The system is released from rest after the spring has been compressed, so the initial velocities of both masses are zero. The spring is assumed ideal, obeying Hooke’s law at all deformations, and its mass is neglected compared to $m_1$ and $m_2$. No external horizontal forces act on the system, so the center of mass moves uniformly.
The unknown quantity is the period of oscillation of each mass about the equilibrium configuration.
Physical Principles
Newton’s second law is applied to each mass in the form
$m_1 \ddot{x}_1 = F_1, \qquad m_2 \ddot{x}_2 = F_2,$
where $x_1(t)$ and $x_2(t)$ are the coordinates of the masses.
The spring force follows Hooke’s law,
$F = -c(\Delta \ell),$
where $\Delta \ell = (x_2 - x_1 - \ell_0)$ is the deviation from the natural length.
The center of mass coordinate is defined as
$X = \frac{m_1 x_1 + m_2 x_2}{m_1 + m_2},$
and in the absence of external forces it satisfies $\ddot{X} = 0$.

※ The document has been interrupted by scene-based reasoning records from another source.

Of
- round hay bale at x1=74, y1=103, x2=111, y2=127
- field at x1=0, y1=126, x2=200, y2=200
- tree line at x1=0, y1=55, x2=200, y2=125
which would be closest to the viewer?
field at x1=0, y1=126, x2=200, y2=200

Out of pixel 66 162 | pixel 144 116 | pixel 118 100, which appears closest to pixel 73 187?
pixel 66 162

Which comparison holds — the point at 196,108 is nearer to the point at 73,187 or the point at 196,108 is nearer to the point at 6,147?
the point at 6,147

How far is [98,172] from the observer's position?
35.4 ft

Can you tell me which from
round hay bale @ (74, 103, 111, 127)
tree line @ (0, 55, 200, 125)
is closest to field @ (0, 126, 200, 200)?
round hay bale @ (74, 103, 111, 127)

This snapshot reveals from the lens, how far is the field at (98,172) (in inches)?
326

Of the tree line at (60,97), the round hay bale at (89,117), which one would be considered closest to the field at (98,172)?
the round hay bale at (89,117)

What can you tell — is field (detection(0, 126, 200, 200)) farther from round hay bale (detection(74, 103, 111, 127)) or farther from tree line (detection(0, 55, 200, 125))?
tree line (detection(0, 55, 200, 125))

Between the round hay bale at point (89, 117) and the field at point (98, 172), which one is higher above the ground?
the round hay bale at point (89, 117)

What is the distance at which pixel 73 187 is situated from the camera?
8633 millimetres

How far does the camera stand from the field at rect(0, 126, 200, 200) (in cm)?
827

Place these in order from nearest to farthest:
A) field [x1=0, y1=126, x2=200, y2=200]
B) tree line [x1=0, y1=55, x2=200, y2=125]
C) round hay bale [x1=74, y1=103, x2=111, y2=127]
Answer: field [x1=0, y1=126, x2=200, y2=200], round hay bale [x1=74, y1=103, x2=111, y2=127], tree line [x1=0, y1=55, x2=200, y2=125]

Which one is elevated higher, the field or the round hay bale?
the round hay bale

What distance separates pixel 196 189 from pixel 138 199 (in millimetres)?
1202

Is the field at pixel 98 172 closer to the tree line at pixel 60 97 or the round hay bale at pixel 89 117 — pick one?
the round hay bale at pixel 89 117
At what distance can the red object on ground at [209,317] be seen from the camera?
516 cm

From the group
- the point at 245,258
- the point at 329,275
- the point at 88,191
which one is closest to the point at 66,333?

The relative motion is described using a reduced mass formulation,
$\mu = \frac{m_1 m_2}{m_1 + m_2},$
which converts the two-body interaction into an equivalent one-body oscillation problem.
Derivation
The equations of motion for the two masses are
$m_1 \ddot{x}_1 = c(x_2 - x_1 - \ell_0),$
$m_2 \ddot{x}_2 = -c(x_2 - x_1 - \ell_0).$
Subtracting the first equation from the second eliminates the center of mass motion. Introducing the relative coordinate
$y = x_2 - x_1 - \ell_0,$
its second derivative is
$\ddot{y} = \ddot{x}_2 - \ddot{x}_1.$
Using the equations of motion,
$\ddot{y} = -\frac{c}{m_2}(x_2 - x_1 - \ell_0) - \frac{c}{m_1}(x_2 - x_1 - \ell_0),$
which becomes
$\ddot{y} = -c\left(\frac{1}{m_1} + \frac{1}{m_2}\right)y.$
The coefficient is rewritten using the reduced mass,
$\frac{1}{\mu} = \frac{1}{m_1} + \frac{1}{m_2},$
so the equation of motion takes the standard harmonic form
$\ddot{y} + \frac{c}{\mu} y = 0.$
The angular frequency is
$\omega = \sqrt{\frac{c}{\mu}} = \sqrt{c\left(\frac{1}{m_1} + \frac{1}{m_2}\right)}.$
The period of oscillation is
$T = \frac{2\pi}{\omega} = 2\pi \sqrt{\frac{\mu}{c}}.$
Both masses execute harmonic motion with this same angular frequency, since each coordinate is a linear combination of the center of mass motion (uniform) and the relative oscillation (harmonic).
Result
The reduced mass is
$\mu = \frac{m_1 m_2}{m_1 + m_2} \ \mathrm{kg}.$
The oscillation period of each mass is
$T = 2\pi \sqrt{\frac{m_1 m_2}{(m_1 + m_2)c}} \ \mathrm{s}.$
Thus,
$\boxed{T_1 = T_2 = 2\pi \sqrt{\frac{m_1 m_2}{(m_1 + m_2)c}} \ \mathrm{s}}.$
Sanity Checks
The expression has dimensions of time since $c$ has units $\mathrm{N,m^{-1}} = \mathrm{kg,s^{-2}}$, so $\mu/c$ has units $\mathrm{s^2}$ and its square root has units $\mathrm{s}$.
In the limit $m_1 \gg m_2$, the reduced mass becomes $\mu \approx m_2$, and the period reduces to $T \approx 2\pi \sqrt{m_2/c}$, corresponding to the lighter mass oscillating against an effectively fixed support provided by the heavier mass.
In the symmetric case $m_1 = m_2 = m$, the reduced mass becomes $\mu = m/2$, giving $T = 2\pi \sqrt{m/(2c)}$, which is shorter than the single-mass spring period due to both masses sharing the inertia.
A sign error would most likely appear when forming the relative coordinate equation, where the restoring force must enter with opposite signs for the two masses; this would incorrectly change the sign of the effective spring term and destroy the oscillatory solution.